LGV Poitiers-Limoges imposée aux forceps

La 147 aux abois, la LGV passe

La LGV Poitiers-Limoges devient un peu plus concrète avec la présentation en réunions publiques du tracé. Mais l’hostilité contre elle ne s’est pas calmée.

La LGV existe, sur ordinateur. Mais pas dans l'esprit des futurs riverains qui n'en veulent pas.

La LGV existe, sur ordinateur. Mais pas dans l’esprit des futurs riverains qui n’en veulent pas.
 

Ce que je vois c’est qu’on veut une 2X2 voies qu’on n’aura pas et qu’on aura une LGV qu’on ne veut pas. La réflexion en sourdine dans les rangs du public lhommaizéen de la réunion publique sur le tracé de la LGV Poitiers-Limoges en dit long sur le dialogue de sourds qui préside autour de ce projet ferroviaire.

Face à une quarantaine de personnes plus ou moins riveraines du futur tracé de 112 km entre les deux capitales régionales, les représentants de Réseau ferré de France ont fort à faire pour recadrer le débat.
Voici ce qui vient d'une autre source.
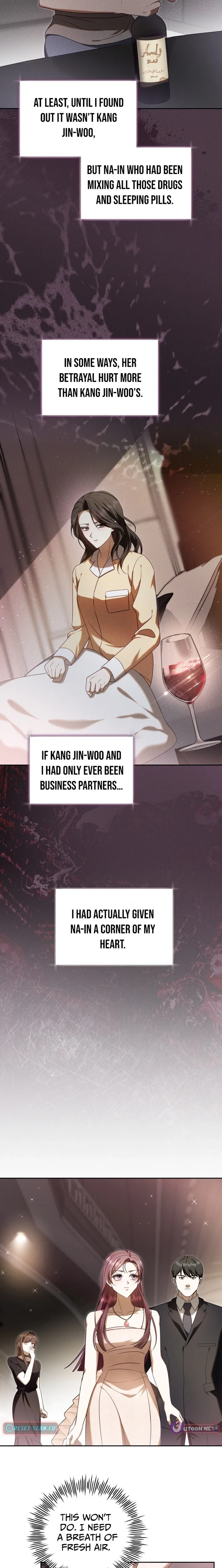 My Dead Wife Returned Chapter 19 – Page 11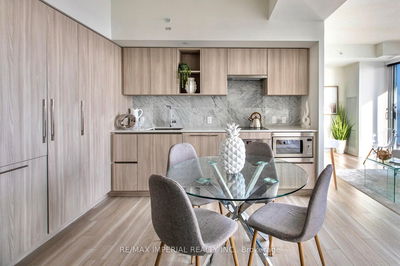 Unit 611 — 19 Bathurst St, Toronto - Waterfront Communities C1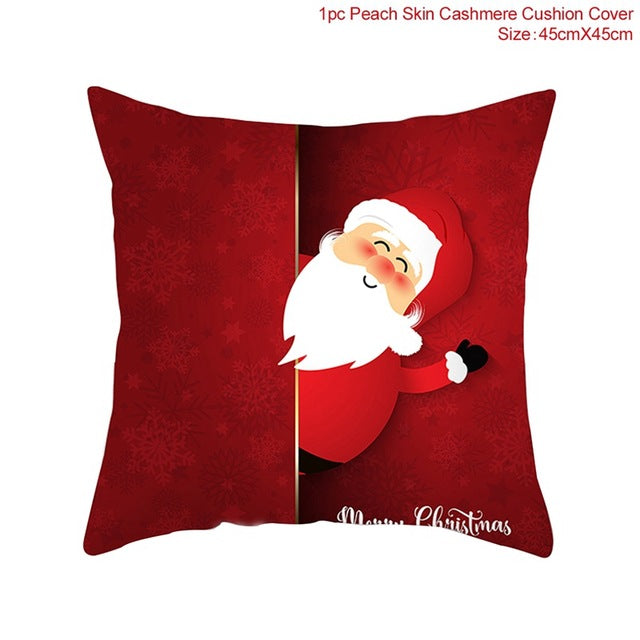 Christmas Cushion Covers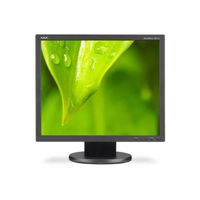 NEC AccuSync AS193I-BK 19-Inch Screen LCD Monitor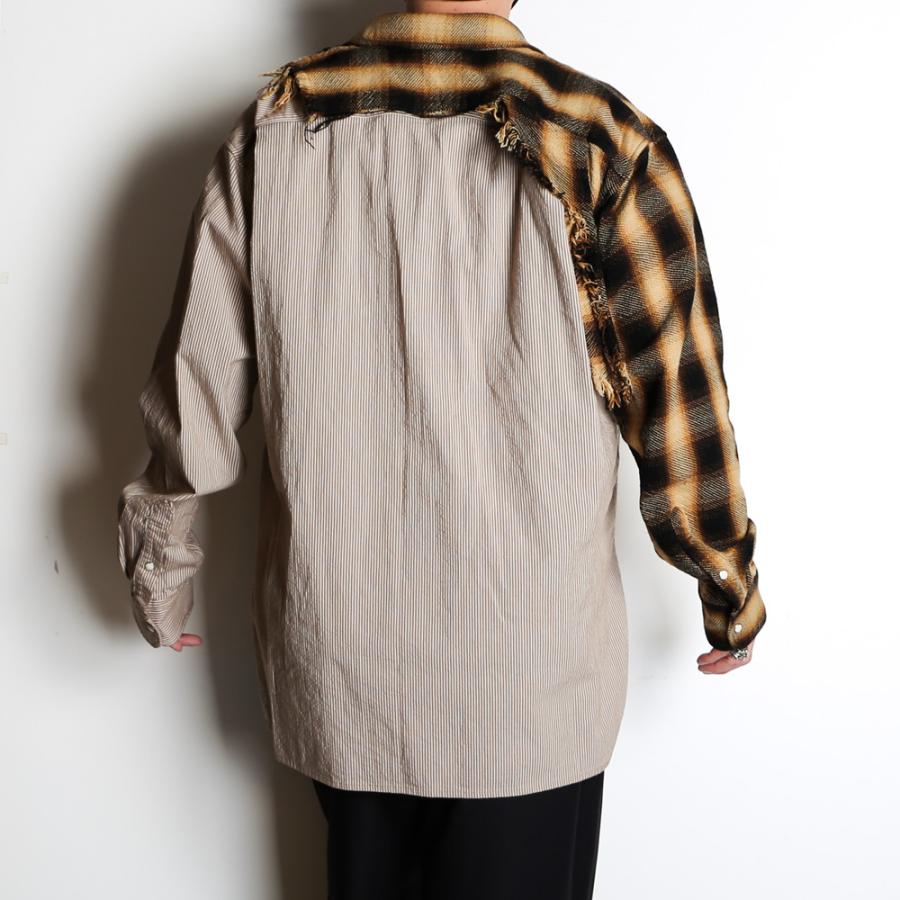 MAISON MIHARA YASUHIRO 【Maison YASUHIRO/メゾン ミハラヤスヒロ 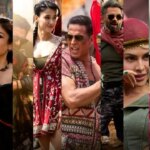 „Welcome To The Jungle“ enthüllt Deewane Hain Teaser, Akshay Kumar Starrer verspricht ein energiegeladenes Kinospektakel am 26. Juni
Même s’ils ont annoncé d’emblée qu’ils sont là pour présenter un projet de tracé, des aménagements destinés à en réduire l’impact et pour écouter suggestions, remarques et demandes de modifications, l’audience ne l’entend de cette oreille. Pour les Lhommaizéens, la LGV est tout simplement inutile, trop chère et surtout n’est pas la RN 147 doublée espérée depuis 30 ans au moins (lire « ça fait polémique »). Inutile car les 38 minutes de trajet entre Poitiers et Limoges concurrenceraient les 95 minutes (chiffres RFF contestés par les usagers) du TER actuel. TER qui, à leurs yeux, pourrait être modernisé à moindre coût. Pour RFF, jamais on n’atteindrait les performances du TGV avec un TER sauf à accepter des nuisances supérieures. Et surtout, on n’atteindrait pas les 2 heures exigées pour relier Paris à Limoges.

Où et comment ?

La LGV serait trop chère (1,6 milliards d’euros) dans une période de crise. Les opposants doutent d’ailleurs du chiffre. RFF explique que les 2,7 milliards que ses opposants évoquent comprennent des coûts pour l’exploitant hors infrastructure. Et quand RFF avance une fréquentation de 2,2 millions de voyageurs par an, ce sont carrément des rires incrédules qui montent de la salle. « Le TGV est un train de riches », s’exclame un spectateur. RFF présente à l’appui la fréquentation actuelle (1,8 millions de voyageurs) de la ligne Paris-Orléans-Limoges-Toulouse. Les représentants de RFF tentent bien à plusieurs reprises de recadrer le débat. « La LGV se fera parce qu’un débat public et une enquête publique ont déjà conclu qu’elle devait se faire. » On n’est plus là que pour décider où et comment elle passera. La force de la simulation 3D du tracé finit par l’emporter et le public s’inquiète désormais des nuisances du chantier, de l’implantation des équipements, des aménagements paysagers…

ça fait polémique

Cette LGV souffre indéniablement d’arriver dans un territoire qui pleure sa desserte routière depuis 30 ans. « Ça fait 30 ans qu’on demande le doublement de la RN 147 et il suffit de 3 ans pour sortir un projet de tracé pour cette LGV. C’est bien une question de volonté ! » s’emporte un Lhommaizéen. Depuis des années en effet, les élus du Sud Vienne s’époumonent littéralement à réclamer le doublement de la RN 147. L’arrivée de ce projet de LGV Poitiers-Limoges est passée pour une provocation. Et ce n’est pas le débat public sur le sujet qui a apaisé les esprits. Trop souvent, les opposants au projet ont eu l’impression de parler dans le vide. Quitte à se mettre à dos leurs homologues limousins demandeurs à bon droit, les élus du Sud Vienne dénoncent un projet qui nuit à la desserte locale et à l’aménagement du territoire. Ils réclament à corps et à cris le doublement de la RN 147, quitte à refuser de financer le chemin de fer tant que la RN 147 n’avance pas. RFF argumente sur le fait que la DREAL, maître d’ouvrage de la 147, ne dispose pas des mêmes moyens d’étude. Mais surtout, les responsables du projet expliquent que le couplage de la LGV avec la 147, auquel ils ont veillé sur tout le parcours, permettra un doublement de la 147 à moindre coût.